# What can survive in this pond?



## Bassthumb (Aug 22, 2008)

I have been given carte blanche to add whatever fish I want to my developments pond and I am curious what the experts would say about survivability. It is about 20 acres, turbid water (about a foot of visibility) , 5 feet deep at its deepest and has three fountains spraying water in the air. 75% of the shoreline is developed and the other bit is woodsy with some fallen timber, etc. It has some submerged grass and a small amount of mossy mucky algae stuff. The lake is about 50 years old and has LMB, crappie, bluegill, and channel cats. The bass range from small up to 6 lbs and are not that numerous. The lake is absolutely loaded with small crappie, there are big ones too I have caught them up to 13.5 inches, but there are just tons and tons of 5-6 inchers. I haven't catfished it much at all but the ones I have caught incidentally have been small. So Im not really interested in what would contribute to the health of the pond but that would be a bonus, more of what can I transplant that will survive in it? I want to add some fish just to catch for fun, but don't want to transplant fish that are just going to die off after a season. How would SMB do in this environment? Could they survive without deep water? There would be plenty of small crappies for them to munch on, I would love to add some as I go to St Clair and Erie often to SMB fish and it would be easy to toss some in the livewell then haul them to the pond. How about Walleye? Not trying to have anything spawn and replenish, just want to add and re-catch if they can survive but I wont do it if they are doomed in the environment I described.

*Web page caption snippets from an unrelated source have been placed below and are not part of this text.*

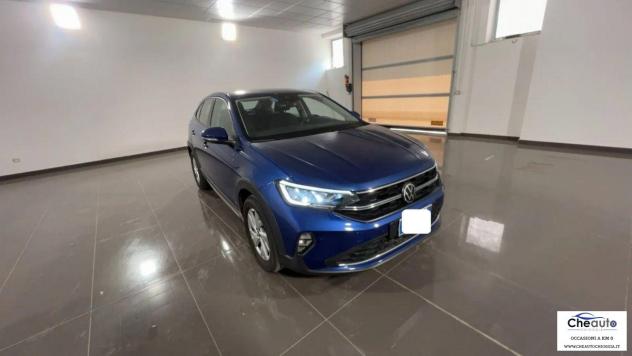 VOLKSWAGEN - Taigo - 1.0 TSI Life - Foto 2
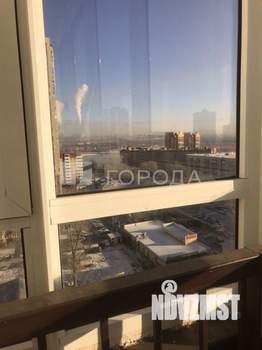 Студия квартира, вторичка, 44м2, 14/19 этаж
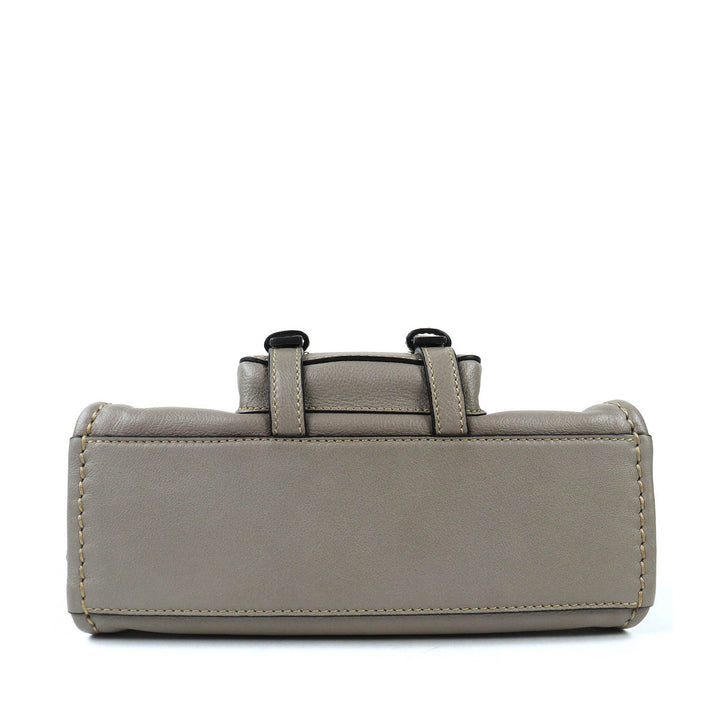 Buffalo Edith Day Sac Mini Gris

Also how would SMB or walleye do in a super deep, large, crystal clear quarry with zero vegetation, a shallower sand flat at one end and rocks everywhere else. It has tons of healthy bass and giant bluegill, carp and cats, it also has a healthy population of crawdads and some structure in the form of submerged cars, a bus and old quarry equipment. Thanks for any info!


----------



## RiparianRanger (Nov 18, 2015)

`


----------



## percidaeben (Jan 15, 2010)

I'd put pike in to work on the crappie population.


----------



## basslovers (Apr 26, 2016)

Can you remove a lot of your crappie? If it is that shallow you could run a seine net and the cherry pick what you release and what you donate to a food kitchen / fish fry etc. Your body of water definitely sounds like it is crappie overloaded and if it were me step 1 would be remove the crappie. Get them out. All the 5-6" you can remove. Fishing derby for kids, food kitchen, etc.

The smallies will not eat 5" and larger crappie as their mouths are not like LMB. 

You would need to add forage for the smallies such as crayfish, FHM, GSH, etc.

If seining is not a viable option you could add tiger musky which are sterile and unable to reproduce. They won't eat just the crappie but they will certainly eat a lot of them. 

Me I would seine it, select what I want to go back in, and donate the rest. Once you have the crappie managed or removed you could add pike, chain pickerel, tiger musky etc.


----------